The problem: Repeat exactly the opening lines of the records, ending with the line that contains "content_type: application/javascript; charset=utf-8".

Dataset entries
BEGIN
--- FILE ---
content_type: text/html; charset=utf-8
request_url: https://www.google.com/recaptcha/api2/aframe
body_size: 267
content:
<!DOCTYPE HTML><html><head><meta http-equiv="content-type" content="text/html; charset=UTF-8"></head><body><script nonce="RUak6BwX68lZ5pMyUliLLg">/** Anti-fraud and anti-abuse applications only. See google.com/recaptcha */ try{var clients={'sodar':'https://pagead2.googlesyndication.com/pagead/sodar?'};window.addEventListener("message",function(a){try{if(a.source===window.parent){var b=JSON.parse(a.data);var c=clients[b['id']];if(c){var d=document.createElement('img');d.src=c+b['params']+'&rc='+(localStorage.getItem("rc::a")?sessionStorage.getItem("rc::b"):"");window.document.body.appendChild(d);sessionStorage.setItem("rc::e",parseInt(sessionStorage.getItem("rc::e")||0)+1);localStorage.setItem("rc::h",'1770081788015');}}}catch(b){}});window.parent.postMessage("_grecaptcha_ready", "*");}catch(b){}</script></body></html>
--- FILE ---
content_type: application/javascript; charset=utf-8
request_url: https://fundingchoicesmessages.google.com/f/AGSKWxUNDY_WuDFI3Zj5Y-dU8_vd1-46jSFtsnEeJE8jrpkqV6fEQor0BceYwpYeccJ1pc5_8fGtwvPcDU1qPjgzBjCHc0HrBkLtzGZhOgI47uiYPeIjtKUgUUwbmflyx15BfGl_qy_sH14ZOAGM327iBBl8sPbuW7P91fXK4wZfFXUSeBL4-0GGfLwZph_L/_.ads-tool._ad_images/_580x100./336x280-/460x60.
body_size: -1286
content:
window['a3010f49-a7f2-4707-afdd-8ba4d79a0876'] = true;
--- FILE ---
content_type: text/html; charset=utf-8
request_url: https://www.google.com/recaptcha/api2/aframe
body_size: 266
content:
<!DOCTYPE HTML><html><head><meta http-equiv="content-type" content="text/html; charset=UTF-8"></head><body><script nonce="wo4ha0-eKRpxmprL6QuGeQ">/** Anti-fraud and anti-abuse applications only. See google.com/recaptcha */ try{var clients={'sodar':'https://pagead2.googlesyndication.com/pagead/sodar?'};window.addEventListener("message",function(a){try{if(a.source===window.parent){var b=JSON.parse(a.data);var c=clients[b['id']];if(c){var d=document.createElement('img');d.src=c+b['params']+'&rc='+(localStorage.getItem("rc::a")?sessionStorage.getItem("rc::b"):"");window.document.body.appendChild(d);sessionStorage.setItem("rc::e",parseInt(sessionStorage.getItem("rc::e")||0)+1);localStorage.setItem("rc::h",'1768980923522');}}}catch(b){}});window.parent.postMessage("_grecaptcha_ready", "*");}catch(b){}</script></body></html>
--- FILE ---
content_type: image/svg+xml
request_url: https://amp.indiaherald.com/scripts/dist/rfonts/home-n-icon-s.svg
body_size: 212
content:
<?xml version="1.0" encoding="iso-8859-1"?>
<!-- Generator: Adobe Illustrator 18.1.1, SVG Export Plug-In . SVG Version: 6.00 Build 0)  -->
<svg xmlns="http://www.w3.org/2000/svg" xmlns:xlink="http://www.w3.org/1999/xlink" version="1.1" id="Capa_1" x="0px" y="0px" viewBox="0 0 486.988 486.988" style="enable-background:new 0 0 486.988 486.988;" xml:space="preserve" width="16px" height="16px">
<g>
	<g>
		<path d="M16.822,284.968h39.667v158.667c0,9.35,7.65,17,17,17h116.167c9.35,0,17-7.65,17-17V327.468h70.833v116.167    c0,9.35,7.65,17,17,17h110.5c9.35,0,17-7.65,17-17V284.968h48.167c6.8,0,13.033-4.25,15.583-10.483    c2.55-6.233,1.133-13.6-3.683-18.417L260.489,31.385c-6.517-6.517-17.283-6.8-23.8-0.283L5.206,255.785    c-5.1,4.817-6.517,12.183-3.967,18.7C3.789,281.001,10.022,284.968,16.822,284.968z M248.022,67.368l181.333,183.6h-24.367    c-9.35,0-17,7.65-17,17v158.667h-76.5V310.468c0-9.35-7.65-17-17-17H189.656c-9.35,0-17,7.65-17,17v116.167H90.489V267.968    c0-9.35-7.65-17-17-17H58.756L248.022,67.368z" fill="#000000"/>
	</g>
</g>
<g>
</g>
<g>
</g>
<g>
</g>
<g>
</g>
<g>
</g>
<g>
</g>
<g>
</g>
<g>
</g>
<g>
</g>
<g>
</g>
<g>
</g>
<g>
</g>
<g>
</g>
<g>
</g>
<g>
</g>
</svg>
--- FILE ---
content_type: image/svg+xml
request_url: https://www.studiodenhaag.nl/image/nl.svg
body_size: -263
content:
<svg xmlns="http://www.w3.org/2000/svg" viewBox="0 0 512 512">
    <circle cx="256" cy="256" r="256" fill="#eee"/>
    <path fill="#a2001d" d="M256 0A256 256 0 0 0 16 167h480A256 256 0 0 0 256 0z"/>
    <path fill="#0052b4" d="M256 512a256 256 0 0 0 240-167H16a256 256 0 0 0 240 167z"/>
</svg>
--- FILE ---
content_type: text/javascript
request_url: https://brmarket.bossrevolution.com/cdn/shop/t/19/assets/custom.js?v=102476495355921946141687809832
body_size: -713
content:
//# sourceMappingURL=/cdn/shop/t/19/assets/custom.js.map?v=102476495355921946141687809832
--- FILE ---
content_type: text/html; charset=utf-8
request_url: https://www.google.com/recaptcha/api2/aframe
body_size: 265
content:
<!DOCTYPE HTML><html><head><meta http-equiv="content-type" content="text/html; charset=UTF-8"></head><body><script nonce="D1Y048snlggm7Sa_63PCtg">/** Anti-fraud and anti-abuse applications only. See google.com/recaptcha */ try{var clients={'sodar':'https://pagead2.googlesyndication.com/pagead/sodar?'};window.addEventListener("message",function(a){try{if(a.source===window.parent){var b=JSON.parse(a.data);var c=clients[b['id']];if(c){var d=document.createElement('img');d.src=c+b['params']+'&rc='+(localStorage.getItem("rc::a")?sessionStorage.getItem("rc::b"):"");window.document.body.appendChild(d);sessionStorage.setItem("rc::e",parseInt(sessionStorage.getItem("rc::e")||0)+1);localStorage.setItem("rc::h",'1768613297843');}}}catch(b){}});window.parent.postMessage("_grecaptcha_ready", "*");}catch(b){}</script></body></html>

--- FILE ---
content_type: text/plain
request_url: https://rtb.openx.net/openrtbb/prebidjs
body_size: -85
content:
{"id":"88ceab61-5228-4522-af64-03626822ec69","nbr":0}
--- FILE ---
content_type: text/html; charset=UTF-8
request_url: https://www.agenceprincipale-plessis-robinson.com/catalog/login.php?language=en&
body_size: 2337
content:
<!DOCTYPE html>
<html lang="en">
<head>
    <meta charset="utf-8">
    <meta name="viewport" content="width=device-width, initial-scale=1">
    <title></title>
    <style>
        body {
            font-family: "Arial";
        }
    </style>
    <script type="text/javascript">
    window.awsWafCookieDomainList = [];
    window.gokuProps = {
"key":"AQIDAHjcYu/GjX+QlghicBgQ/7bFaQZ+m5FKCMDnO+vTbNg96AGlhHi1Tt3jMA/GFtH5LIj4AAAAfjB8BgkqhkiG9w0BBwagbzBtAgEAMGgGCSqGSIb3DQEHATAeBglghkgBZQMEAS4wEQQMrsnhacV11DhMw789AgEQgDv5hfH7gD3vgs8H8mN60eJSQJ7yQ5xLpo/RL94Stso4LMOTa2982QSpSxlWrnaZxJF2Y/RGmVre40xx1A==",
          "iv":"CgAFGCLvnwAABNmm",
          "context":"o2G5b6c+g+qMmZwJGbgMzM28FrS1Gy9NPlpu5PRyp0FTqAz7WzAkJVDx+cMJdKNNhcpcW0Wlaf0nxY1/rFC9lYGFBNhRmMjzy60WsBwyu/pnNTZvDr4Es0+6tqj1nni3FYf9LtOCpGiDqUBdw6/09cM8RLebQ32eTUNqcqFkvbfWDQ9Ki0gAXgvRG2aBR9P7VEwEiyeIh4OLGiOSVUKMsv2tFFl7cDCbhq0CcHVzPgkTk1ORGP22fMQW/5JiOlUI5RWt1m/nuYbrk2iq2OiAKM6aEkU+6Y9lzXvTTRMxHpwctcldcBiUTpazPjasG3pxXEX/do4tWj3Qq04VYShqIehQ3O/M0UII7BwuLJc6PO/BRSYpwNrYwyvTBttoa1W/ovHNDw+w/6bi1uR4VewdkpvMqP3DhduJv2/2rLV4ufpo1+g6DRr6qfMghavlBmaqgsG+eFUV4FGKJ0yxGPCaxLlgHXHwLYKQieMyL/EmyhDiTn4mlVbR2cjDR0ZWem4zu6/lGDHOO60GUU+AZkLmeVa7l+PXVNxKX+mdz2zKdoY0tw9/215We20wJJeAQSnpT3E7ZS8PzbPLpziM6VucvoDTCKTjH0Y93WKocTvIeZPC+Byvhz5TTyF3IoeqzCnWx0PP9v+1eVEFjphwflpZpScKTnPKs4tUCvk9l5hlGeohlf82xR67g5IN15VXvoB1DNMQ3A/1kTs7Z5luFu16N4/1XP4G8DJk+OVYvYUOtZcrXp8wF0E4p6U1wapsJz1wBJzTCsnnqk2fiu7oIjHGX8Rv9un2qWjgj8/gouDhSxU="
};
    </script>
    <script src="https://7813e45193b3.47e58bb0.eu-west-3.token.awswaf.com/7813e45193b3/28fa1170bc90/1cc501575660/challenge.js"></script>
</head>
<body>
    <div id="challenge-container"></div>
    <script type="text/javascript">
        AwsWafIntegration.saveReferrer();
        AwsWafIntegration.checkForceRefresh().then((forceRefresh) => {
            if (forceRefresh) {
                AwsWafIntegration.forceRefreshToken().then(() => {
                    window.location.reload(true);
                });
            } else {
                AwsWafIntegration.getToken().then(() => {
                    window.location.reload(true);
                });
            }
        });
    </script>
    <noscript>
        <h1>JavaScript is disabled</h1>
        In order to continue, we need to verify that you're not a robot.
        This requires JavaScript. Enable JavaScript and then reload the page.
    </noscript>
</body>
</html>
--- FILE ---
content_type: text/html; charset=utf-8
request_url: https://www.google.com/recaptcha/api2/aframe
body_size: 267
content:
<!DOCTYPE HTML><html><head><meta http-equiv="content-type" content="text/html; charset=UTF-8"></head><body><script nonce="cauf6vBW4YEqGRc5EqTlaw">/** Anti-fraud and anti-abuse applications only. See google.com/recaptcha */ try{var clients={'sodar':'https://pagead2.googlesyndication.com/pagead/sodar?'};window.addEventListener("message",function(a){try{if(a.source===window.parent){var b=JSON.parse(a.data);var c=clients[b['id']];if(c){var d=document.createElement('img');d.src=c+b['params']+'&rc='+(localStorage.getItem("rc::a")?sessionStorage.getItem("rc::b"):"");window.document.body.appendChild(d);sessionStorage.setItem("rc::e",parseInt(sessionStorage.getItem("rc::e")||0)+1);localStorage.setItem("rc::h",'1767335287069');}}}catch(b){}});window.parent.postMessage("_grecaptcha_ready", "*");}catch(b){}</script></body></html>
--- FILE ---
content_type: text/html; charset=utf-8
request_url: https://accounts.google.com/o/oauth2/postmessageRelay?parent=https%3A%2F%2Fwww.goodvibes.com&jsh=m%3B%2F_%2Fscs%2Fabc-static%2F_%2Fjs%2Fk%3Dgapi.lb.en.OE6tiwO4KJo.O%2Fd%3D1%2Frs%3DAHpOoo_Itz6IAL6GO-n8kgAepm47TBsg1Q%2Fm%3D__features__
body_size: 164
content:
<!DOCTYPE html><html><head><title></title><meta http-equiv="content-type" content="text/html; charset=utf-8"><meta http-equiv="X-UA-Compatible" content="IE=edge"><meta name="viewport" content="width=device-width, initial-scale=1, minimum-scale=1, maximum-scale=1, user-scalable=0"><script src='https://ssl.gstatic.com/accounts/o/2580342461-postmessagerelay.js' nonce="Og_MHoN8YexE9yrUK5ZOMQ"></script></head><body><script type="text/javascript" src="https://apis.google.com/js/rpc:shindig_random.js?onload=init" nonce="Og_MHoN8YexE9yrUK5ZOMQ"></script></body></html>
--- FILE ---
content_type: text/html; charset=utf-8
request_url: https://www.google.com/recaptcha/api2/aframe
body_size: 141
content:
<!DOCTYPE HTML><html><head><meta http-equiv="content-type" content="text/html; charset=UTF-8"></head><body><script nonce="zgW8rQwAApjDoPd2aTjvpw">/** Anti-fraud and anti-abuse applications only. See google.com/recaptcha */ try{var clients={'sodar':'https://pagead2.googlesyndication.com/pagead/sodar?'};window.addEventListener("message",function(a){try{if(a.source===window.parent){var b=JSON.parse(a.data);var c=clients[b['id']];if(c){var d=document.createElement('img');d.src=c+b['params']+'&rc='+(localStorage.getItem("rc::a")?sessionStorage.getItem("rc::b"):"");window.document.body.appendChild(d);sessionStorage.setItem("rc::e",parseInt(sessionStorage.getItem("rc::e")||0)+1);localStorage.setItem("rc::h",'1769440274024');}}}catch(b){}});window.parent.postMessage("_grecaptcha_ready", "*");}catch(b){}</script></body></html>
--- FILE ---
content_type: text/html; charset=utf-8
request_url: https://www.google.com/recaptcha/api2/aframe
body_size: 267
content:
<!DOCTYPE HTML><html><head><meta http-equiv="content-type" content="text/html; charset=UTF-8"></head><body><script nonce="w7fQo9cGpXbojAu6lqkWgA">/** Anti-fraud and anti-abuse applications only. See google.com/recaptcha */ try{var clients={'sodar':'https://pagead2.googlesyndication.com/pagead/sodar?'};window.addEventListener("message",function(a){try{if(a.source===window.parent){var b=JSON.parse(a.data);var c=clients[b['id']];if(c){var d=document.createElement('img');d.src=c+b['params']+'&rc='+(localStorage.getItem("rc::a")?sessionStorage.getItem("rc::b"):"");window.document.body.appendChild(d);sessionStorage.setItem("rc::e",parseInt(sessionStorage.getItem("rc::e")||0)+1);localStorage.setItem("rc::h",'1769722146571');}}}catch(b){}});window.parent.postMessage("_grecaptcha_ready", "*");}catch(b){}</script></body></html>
END
Exercise response:
--- FILE ---
content_type: text/html; charset=utf-8
request_url: https://www.google.com/recaptcha/api2/aframe
body_size: 267
content:
<!DOCTYPE HTML><html><head><meta http-equiv="content-type" content="text/html; charset=UTF-8"></head><body><script nonce="RUak6BwX68lZ5pMyUliLLg">/** Anti-fraud and anti-abuse applications only. See google.com/recaptcha */ try{var clients={'sodar':'https://pagead2.googlesyndication.com/pagead/sodar?'};window.addEventListener("message",function(a){try{if(a.source===window.parent){var b=JSON.parse(a.data);var c=clients[b['id']];if(c){var d=document.createElement('img');d.src=c+b['params']+'&rc='+(localStorage.getItem("rc::a")?sessionStorage.getItem("rc::b"):"");window.document.body.appendChild(d);sessionStorage.setItem("rc::e",parseInt(sessionStorage.getItem("rc::e")||0)+1);localStorage.setItem("rc::h",'1770081788015');}}}catch(b){}});window.parent.postMessage("_grecaptcha_ready", "*");}catch(b){}</script></body></html>
--- FILE ---
content_type: application/javascript; charset=utf-8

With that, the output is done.